Features of Stream include:

  • Streams act as a wrapper around a data source, such as an array or collection, and provide operations to work with the elements of the data source.

  • Stream elements can only be visited once, after which they cannot be accessed again. To visit the same elements again, a new stream must be created.

  • Operations performed on a stream do not modify the source data and instead create a new stream with the result of the operation.

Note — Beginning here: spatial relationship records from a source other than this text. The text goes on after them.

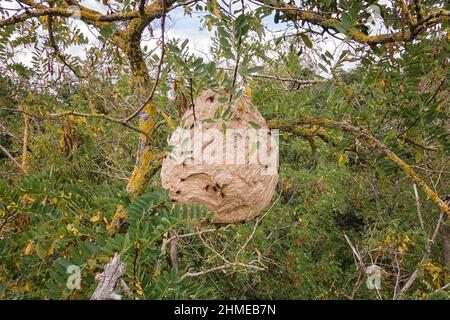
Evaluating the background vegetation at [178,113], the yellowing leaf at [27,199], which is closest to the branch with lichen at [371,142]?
the background vegetation at [178,113]

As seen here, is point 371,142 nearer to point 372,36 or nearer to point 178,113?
point 372,36

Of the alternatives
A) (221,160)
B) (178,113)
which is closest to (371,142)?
(221,160)

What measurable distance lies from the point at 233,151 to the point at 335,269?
9.97 feet

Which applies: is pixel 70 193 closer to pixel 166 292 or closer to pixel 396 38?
pixel 166 292

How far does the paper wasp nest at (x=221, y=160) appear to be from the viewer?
1307mm

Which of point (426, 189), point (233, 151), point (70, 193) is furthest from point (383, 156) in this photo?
point (70, 193)

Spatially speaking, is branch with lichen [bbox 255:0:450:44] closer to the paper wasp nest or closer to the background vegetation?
the background vegetation

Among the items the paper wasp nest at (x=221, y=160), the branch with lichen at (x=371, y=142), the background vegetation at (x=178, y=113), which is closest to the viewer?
the background vegetation at (x=178, y=113)

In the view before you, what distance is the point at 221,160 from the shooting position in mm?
1316

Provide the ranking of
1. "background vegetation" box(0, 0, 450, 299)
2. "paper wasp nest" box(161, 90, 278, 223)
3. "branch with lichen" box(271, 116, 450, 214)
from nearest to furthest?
"background vegetation" box(0, 0, 450, 299), "branch with lichen" box(271, 116, 450, 214), "paper wasp nest" box(161, 90, 278, 223)

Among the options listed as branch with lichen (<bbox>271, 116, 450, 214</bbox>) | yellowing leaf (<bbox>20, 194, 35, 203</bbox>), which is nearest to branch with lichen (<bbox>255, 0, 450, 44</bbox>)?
branch with lichen (<bbox>271, 116, 450, 214</bbox>)

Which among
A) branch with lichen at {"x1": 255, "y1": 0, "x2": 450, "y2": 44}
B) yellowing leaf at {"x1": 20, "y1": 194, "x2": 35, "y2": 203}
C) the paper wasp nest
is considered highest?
branch with lichen at {"x1": 255, "y1": 0, "x2": 450, "y2": 44}

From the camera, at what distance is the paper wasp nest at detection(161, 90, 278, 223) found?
1307 millimetres

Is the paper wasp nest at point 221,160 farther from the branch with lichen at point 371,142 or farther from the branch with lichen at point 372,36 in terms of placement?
the branch with lichen at point 372,36
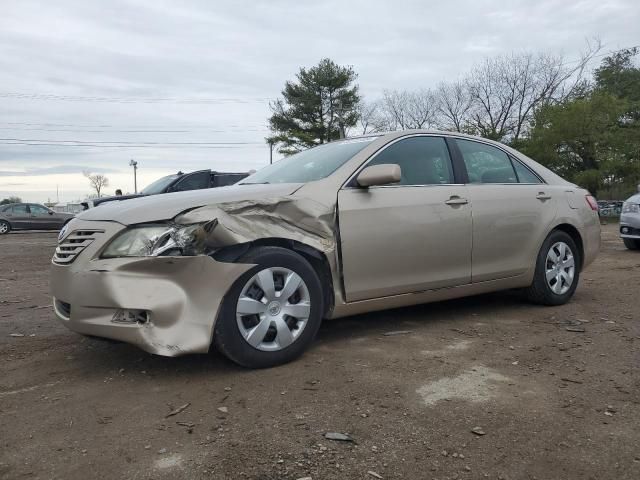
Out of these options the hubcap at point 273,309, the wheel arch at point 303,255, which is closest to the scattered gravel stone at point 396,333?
the wheel arch at point 303,255

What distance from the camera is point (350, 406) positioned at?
278 centimetres

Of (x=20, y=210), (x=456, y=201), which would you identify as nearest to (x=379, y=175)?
(x=456, y=201)

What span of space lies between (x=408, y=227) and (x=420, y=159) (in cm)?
67

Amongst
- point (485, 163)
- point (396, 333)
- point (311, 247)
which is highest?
point (485, 163)

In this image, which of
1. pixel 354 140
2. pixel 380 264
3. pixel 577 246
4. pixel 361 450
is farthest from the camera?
pixel 577 246

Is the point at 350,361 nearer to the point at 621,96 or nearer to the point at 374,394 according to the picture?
the point at 374,394

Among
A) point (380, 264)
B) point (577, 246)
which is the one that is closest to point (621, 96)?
point (577, 246)

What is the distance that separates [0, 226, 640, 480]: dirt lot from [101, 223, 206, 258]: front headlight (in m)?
0.76

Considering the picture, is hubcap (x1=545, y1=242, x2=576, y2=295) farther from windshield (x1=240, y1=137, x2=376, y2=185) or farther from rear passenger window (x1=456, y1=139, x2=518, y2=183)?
windshield (x1=240, y1=137, x2=376, y2=185)

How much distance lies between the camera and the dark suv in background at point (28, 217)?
2247 cm

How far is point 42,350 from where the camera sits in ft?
12.9

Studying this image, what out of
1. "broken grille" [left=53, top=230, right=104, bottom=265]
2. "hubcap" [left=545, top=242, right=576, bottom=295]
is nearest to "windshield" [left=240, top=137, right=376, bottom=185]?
"broken grille" [left=53, top=230, right=104, bottom=265]

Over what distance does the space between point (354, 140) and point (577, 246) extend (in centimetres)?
258

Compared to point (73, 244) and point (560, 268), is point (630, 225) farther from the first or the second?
point (73, 244)
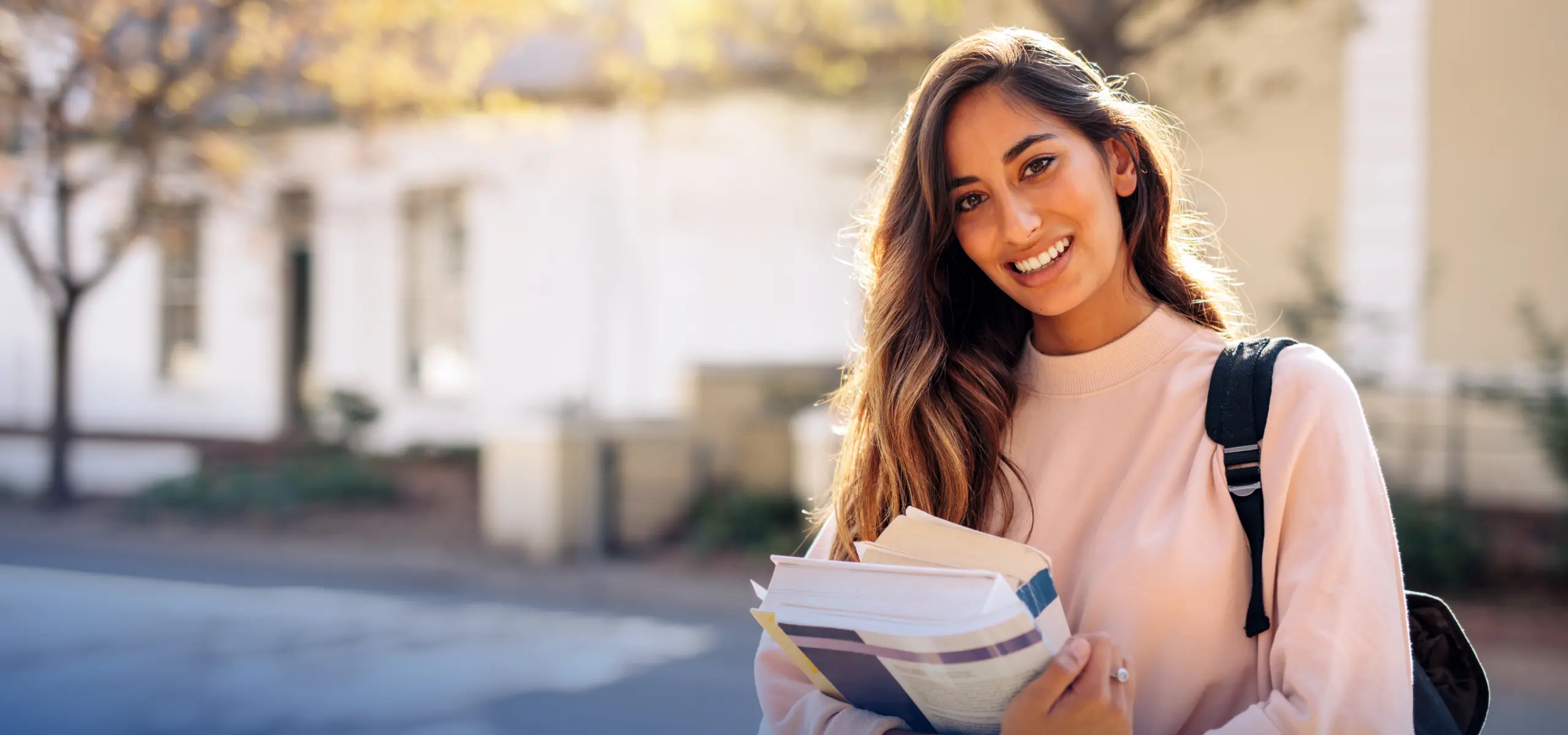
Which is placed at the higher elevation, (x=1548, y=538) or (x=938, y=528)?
(x=938, y=528)

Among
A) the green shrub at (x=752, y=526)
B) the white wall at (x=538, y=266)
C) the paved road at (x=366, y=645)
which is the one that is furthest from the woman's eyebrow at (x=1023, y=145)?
the white wall at (x=538, y=266)

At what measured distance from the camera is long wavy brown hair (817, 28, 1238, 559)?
197 cm

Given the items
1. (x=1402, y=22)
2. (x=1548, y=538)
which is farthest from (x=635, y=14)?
(x=1548, y=538)

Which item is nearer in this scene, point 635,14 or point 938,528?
point 938,528

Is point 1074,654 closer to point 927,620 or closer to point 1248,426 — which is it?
point 927,620

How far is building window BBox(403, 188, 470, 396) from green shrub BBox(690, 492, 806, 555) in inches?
240

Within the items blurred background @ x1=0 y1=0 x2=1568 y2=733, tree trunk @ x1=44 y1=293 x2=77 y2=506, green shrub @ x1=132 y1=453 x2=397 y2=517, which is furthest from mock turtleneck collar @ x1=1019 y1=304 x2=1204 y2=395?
tree trunk @ x1=44 y1=293 x2=77 y2=506

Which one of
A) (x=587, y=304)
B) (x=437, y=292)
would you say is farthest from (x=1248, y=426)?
(x=437, y=292)

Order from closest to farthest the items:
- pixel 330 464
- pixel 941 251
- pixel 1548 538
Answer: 1. pixel 941 251
2. pixel 1548 538
3. pixel 330 464

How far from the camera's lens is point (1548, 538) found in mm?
8367

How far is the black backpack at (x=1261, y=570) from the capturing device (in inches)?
66.8

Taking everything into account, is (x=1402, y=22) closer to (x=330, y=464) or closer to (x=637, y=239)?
(x=637, y=239)

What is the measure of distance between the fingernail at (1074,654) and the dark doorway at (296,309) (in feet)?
50.7

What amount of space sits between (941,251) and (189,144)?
12.2 meters
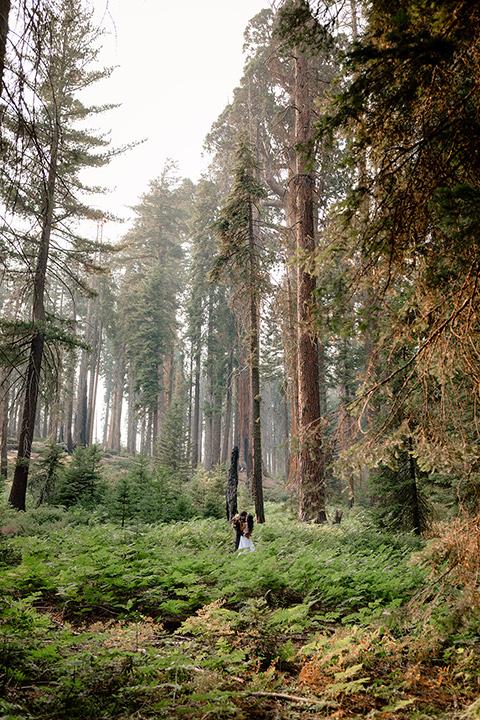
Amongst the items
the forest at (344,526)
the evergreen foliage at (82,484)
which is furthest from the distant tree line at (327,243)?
the evergreen foliage at (82,484)

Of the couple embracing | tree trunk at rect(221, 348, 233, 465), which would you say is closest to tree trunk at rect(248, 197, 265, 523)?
the couple embracing

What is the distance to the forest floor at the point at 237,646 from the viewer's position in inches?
105

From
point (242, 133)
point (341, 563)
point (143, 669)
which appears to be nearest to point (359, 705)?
point (143, 669)

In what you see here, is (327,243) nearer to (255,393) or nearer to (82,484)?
(255,393)

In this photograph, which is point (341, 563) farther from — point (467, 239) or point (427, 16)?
point (427, 16)

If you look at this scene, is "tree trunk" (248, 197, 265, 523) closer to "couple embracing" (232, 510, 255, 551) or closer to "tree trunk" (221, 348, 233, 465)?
"couple embracing" (232, 510, 255, 551)

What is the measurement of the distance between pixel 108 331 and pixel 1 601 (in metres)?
33.7

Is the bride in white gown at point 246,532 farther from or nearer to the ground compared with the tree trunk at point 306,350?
nearer to the ground

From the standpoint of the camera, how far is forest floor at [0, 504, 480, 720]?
2.68 metres

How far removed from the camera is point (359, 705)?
2793 millimetres

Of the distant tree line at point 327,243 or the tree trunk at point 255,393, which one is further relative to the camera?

  • Streams provide a wide range of functions, such as filter, map, find, match, and more, to aid in data processing and manipulation.

Sequential Stream:

Sequential stream tasks run in sequence on a single core using a single thread to process. A stream that is not specified as parallel is processed one by one. Thus, Sequential stream does not take advantage of a multi-core processor.

import java.util.Arrays;
import java.util.stream.IntStream;

public class StreamDemo {
 public static void main(String[] args) {
  StreamDemo streamDemo = new StreamDemo();

  streamDemo.sequentialStream();
 }

 public void sequentialStream() {
  System.out.println("Sequential Stream");
  System.out.println("-------------------------------------");
  this.createAnArrayStream(10)
    .forEach(this::processElement);
 }

 public void processElement(int i) {
  System.out.println("Element " + i + " Processing on " + Thread.currentThread().getName());
 }

 public IntStream createAnArrayStream(int size) {
  int[] result = new int[size];
  for (int i=0;i<size;i++){
   result[i]=i;
  }
  return Arrays.stream(result);
 }
}

Output for the above program:

Sequential Stream
-------------------------------------
Element 0 Processing on main
Element 1 Processing on main
Element 2 Processing on main
Element 3 Processing on main
Element 4 Processing on main
Element 5 Processing on main
Element 6 Processing on main
Element 7 Processing on main
Element 8 Processing on main
Element 9 Processing on main

Parallel Stream:

Parallel streams divide a task into multiple subtasks and utilize multiple cores to process them simultaneously. These streams are specified by calling the parallelStream() method on the Collections interface or the parallel() method on the BaseStream interface.”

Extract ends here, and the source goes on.